* REQUIREMENT
Every line below that contains "charset" is to be copied.

Dataset entries
· · ·

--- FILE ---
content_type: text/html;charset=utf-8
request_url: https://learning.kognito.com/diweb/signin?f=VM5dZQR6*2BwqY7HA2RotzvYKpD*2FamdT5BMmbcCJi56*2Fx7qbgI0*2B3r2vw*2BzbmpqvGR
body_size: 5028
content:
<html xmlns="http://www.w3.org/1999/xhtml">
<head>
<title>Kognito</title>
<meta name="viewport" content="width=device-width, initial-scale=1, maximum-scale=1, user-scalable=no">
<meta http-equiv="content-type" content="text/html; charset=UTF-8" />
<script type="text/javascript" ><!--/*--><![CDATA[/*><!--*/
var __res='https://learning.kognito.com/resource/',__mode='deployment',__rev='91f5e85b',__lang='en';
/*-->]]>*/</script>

· · ·

* ANSWER BOX
content_type: text/html;charset=utf-8
<meta http-equiv="content-type" content="text/html; charset=UTF-8" />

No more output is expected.